## PAGE EXCERPT:
# I found this little guy at the entrance to my garage.



## Ruth n Jersey (Sep 13, 2021)

I went out to water my flowers and this little snake was in the entrance to my garage, I guess it is a type of garter snake but looking online I couldn't find the exact markings on the pictured snakes.
I managed to get him in a bucket.

He was a nasty little thing and would coil up if I got to close with the camera.
But I guess I'd coil up if somebody put me in a bucket.

I took him down our street to where there is a lot of brush, trees and a pond. He can chose his living space as long as he stays out of my garage.


----------



## Murrmurr (Sep 13, 2021)

Looks like a King Snake but I don't know if you have King Snakes in Jersey.


----------



## RadishRose (Sep 13, 2021)

Ruth n Jersey said:


> I went out to water my flowers and this little snake was in the entrance to my garage, I guess it is a type of garter snake but looking online I couldn't find the exact markings on the pictured snakes.
> I managed to get him in a bucket.
> View attachment 183766
> He was a nasty little thing and would coil up if I got to close with the camera.
> ...


So brave Ruth! I would have run screaming into the street.


----------



## caroln (Sep 13, 2021)

Looks like a corn snake or milk snake.  At first I thought coral snake but I don't see any black on him.


----------



## Tish (Sep 13, 2021)

Looks like a California kingsnake, they are not venomous.


----------



## Gemma (Sep 13, 2021)

It's an Eastern Milk snake.  Can tell by the white V on its head and the very slender tail.  They are non venomous.  They eat rodents and other small snakes.


----------



## Jules (Sep 13, 2021)

RadishRose said:


> So brave Ruth! I would have run screaming into the street.


I would have been right behind you.  I’m pretty slow but I sure can scream.


----------



## Irwin (Sep 13, 2021)

I find garter snakes occasionally in the yard and sometimes they get in the house somehow. I'm somewhat tolerant of them, even though I hate snakes, because they keep the mouse population under control. The neighborhood cat and falcons help with the effort. There's a big field down the street where I guess the mice immigrate from. Damn immigrants!


----------



## PamfromTx (Sep 13, 2021)

I found one inside and about had a heart attack.  Non venomous!  I ran outside screaming!   lol  Ruth, you are so brave.


----------



## CAKCy (Sep 13, 2021)

(Glasses off) Wow! What a weird looking cat!
(Glasses on) Oh... it's a racoon!!!!


----------



## Lara (Sep 13, 2021)

## PROVIDED DATA:
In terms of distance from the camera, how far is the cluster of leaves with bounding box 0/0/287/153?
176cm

## LIST OF TASKS:
**a)** In the snake thread, does each statement agree with the text? Answer yes or no for each and quote the deciding words. (i) Ruth released the snake down her street near brush, trees and a pond. (ii) Gemma identified the snake as a California kingsnake. (iii) caroln said she could see black on the snake.
**b)** From the snake thread, reproduce the passage that begins with the words containing "## Jules (Sep" and ends with "sure can scream.".

## FINAL RESULTS:
**a)**
(i) Yes: "I took him down our street to where there is a lot of brush, trees and a pond."
(ii) No: "It's an Eastern Milk snake."
(iii) No: "I don't see any black on him."

**b)**
## Jules (Sep 13, 2021)

RadishRose said:


> So brave Ruth! I would have run screaming into the street.


I would have been right behind you.  I’m pretty slow but I sure can scream.